International Women’s Day: What Equality Will Look Like After COVID-19

Heidi Manna, Chief Human Resources Officer, Jazz Pharmaceuticals

Women have played an essential role in the battle against COVID-19, accounting for the majority of frontline workers1 and leading valuable response efforts within many communities and organizations. Still, the pandemic is chipping away at hard-won advances in gender equality.

Besides the addition of unpaid responsibilities related to childcare, at-home education and caregiving to their current workloads, women now account for more than half of the jobs lost since the onset of COVID-19.1 As Vice President Kamala Harris recently explained to advocates and policymakers, “In one year, the pandemic has put decades of the progress we have collectively made for women workers at risk.”

Against this backdrop, U.N. Women announced its theme for International Women’s Day 2021—“Women in leadership: Achieving an equal future in a COVID-19 world”—celebrating women as leaders while calling on countries to address new barriers emerging as a result of this global health crisis. At Jazz Pharmaceuticals, we recognize urgent action is needed to lift this burden and advance gender parity across all levels of our organization. As we look toward a post-COVID environment, we are working to ensure women are positioned to succeed and continue to be represented in the workforce.

Given the unprecedented challenges our employees and their families faced in the past year, we have used what we refer to as the 4C’s – Care, Continuity, Connection and Consciousness – to guide our actions. We are practicing innovation, agility and empathy in meeting our people’s unique needs. When employees were struggling, we threw out the rules and encouraged them to take the time they needed, recognizing there was no blueprint for navigating COVID-19. In the year since our employees first began working remotely, we have adapted policies and connected them with new resources to better serve them in real time.

Jazz implemented a suite of new benefits to address specific challenges our employees may be facing. We launched a new family tutoring benefit allowing Jazz employees and their dependents to connect live with verified tutors 24 hours a day in over 300 subjects. To help find healthy methods for processing stress and practicing self-care, we expanded our resources for mental health and well-being to include counseling sessions, financial and legal information support to all employees and their dependents. More importantly, we encourage, enable and coach our people leaders to use judgment and thoughtfully navigate the needs around unique circumstances with an eye towards support and going the extra mile to make it work.

As monumental forces continue to reshape our society, Jazz is responding with ambitious commitments to diversity, equity and inclusion (DEI), communicating our goals with transparency and accountability. We know that actions and progress must be demonstrated along with our words. We recognize that gender representation is vital not only at the executive level – where we have achieved gender parity on our Executive Committee – but also that we must cultivate a pipeline of talented employees by providing opportunities for progress and development to those who could eventually fill leadership roles based on their proven experience.

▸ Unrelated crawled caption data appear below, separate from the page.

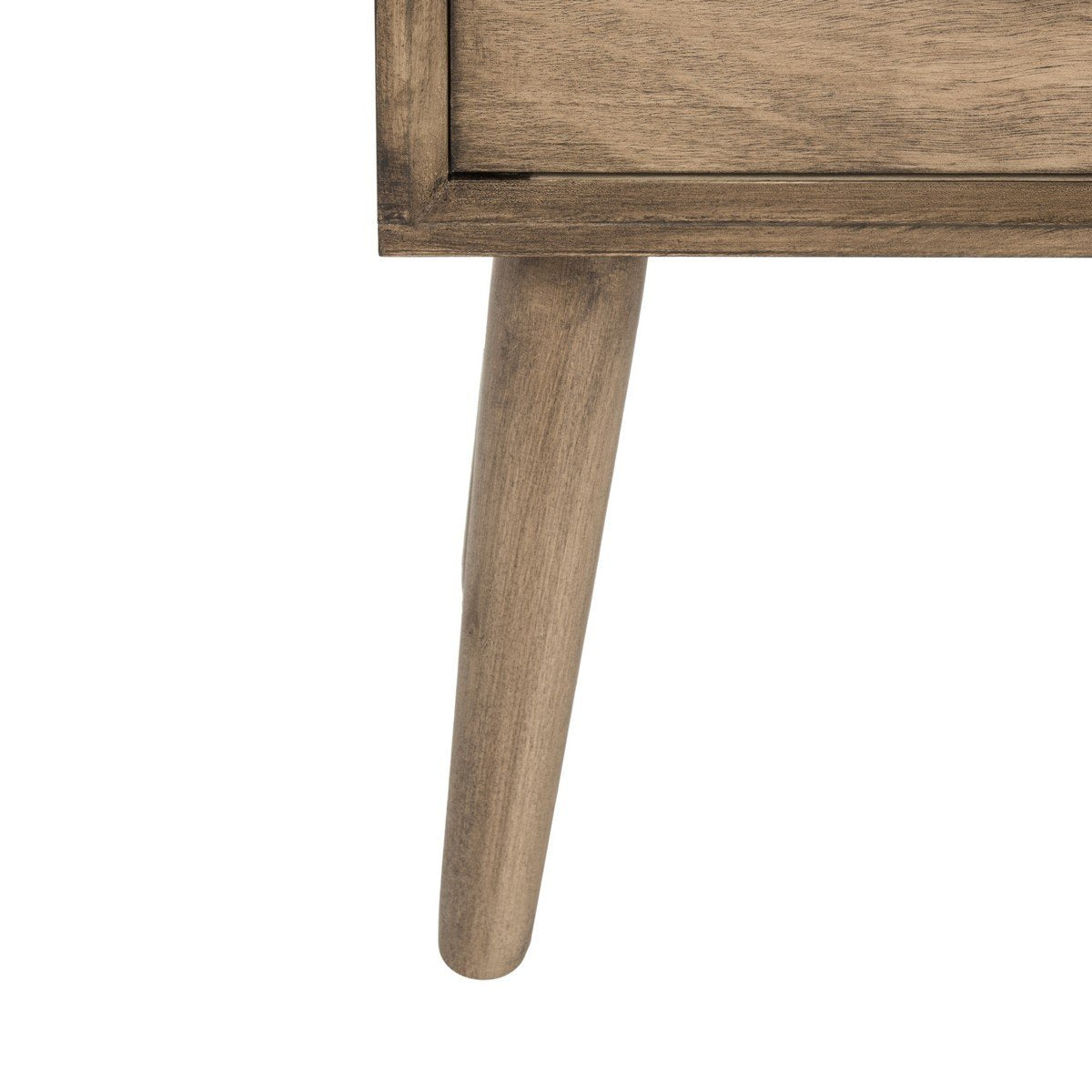 Pomona 3 Drawer Chest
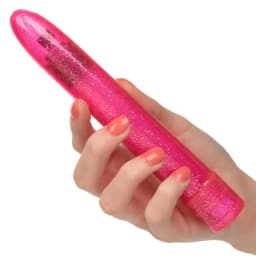 Sparkle Slim Vibe, image 9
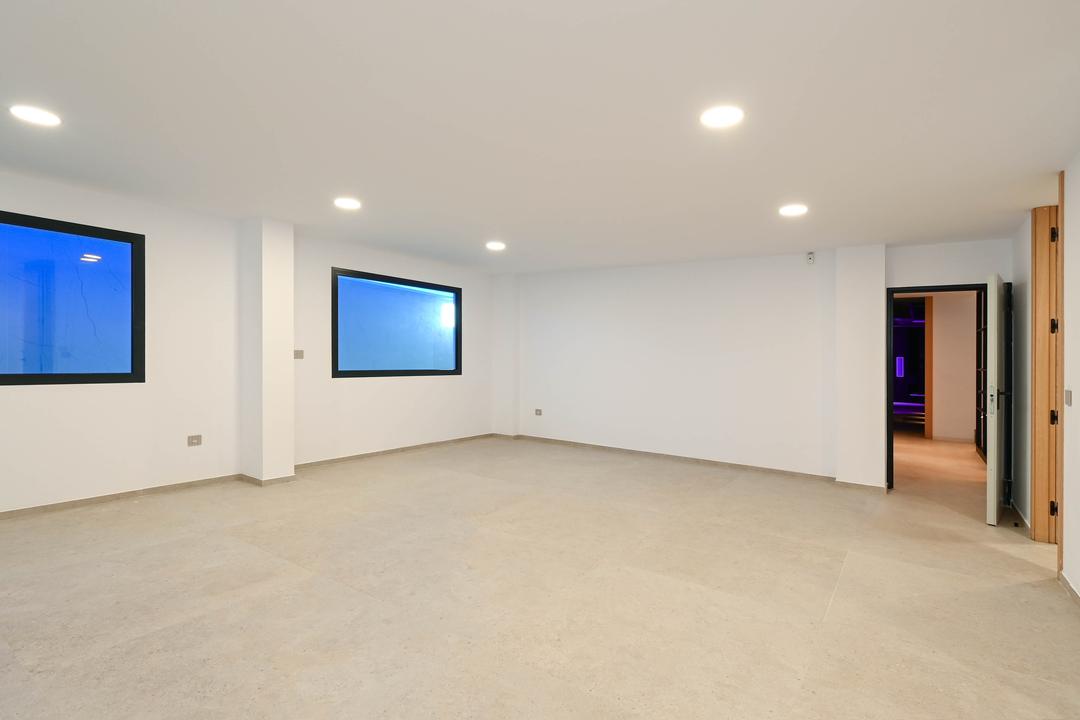 Property image 44
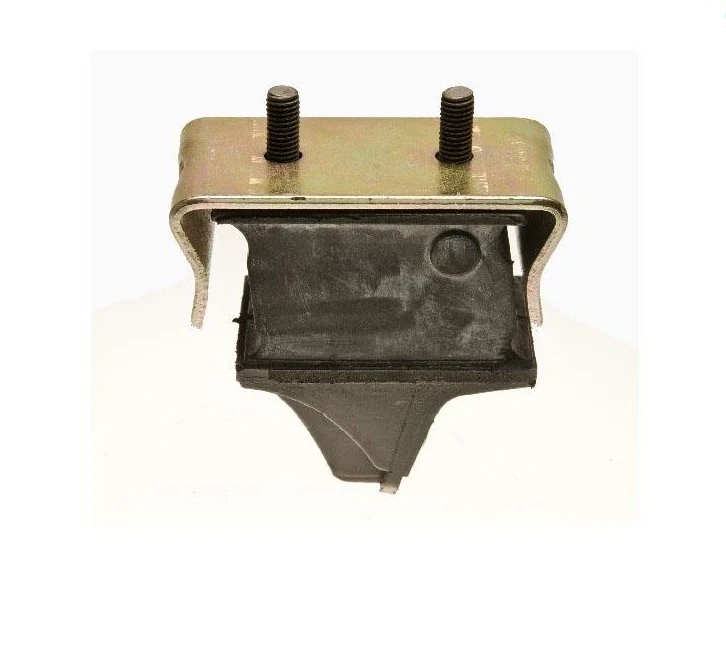 for 03-06 Sprinter 2500 3500 L or R Front Engine Motor Mount Torque Tested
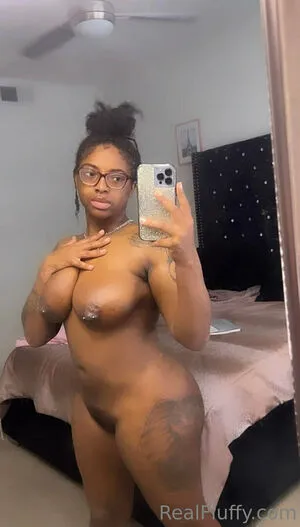 Original Fluffy OnlyFans Leaked Free Thumbnail Picture - #b9Nt6CptqZ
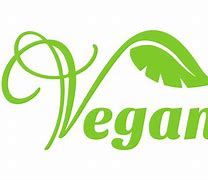 Image result for Vegetarian Symbol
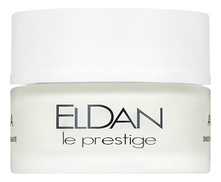ELDAN Cosmetics Крем для лица на основе AHA кислот 8% Smoothing Cream 50мл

In addition to thinking about Jazz’s organizational commitment to DEI and the steps we’ve taken to provide extra support to women employees through COVID-19, this year’s official International Women’s Day theme, Choose to Challenge, encouraged me to reflect on experiences where I have used my power, voice and courage to personally challenge gender bias and inequality. One example from earlier in my career occurred when a top finance executive left the organization and the company began a talent acquisition search without first considering a woman in the department who was second in command. Knowing this woman was a high performer with an excellent track record, this seemed like an oversight. I questioned the team about why they were looking outside the company and learned from a male supervisor they were worried the woman’s pending maternity leave meant she wouldn’t be in a position to take on new responsibilities, “with three young children and a husband that did not help that much”. This male supervisor thought he was protecting this woman. I challenged this unconscious bias, pointing out that the decision about timing was hers to make. The woman was eventually promoted into the position and performed exceptionally well, proving that sometimes judgments are influenced more by a person’s own feelings and attitudes than by an objective view of reality.

This International Women’s Day, I encourage you to think about what steps you can take to ensure the women in your life and your organization are in a position to succeed and how you can offer more support. We each have the power to use our voice as a tool for advancing gender equality in the workplace, even if it’s simply by speaking up to challenge the status quo and promote a more transparent discourse. I am proud of and inspired by the many talented woman leaders in my life and together we will continue to make a difference and change the world around us.

1Madgavkar, A., White, O., Krishnan, M., Mahajan, D., & Azcue, X. (2020, December 14). COVID-19 and gender Equality: Countering the regressive effects.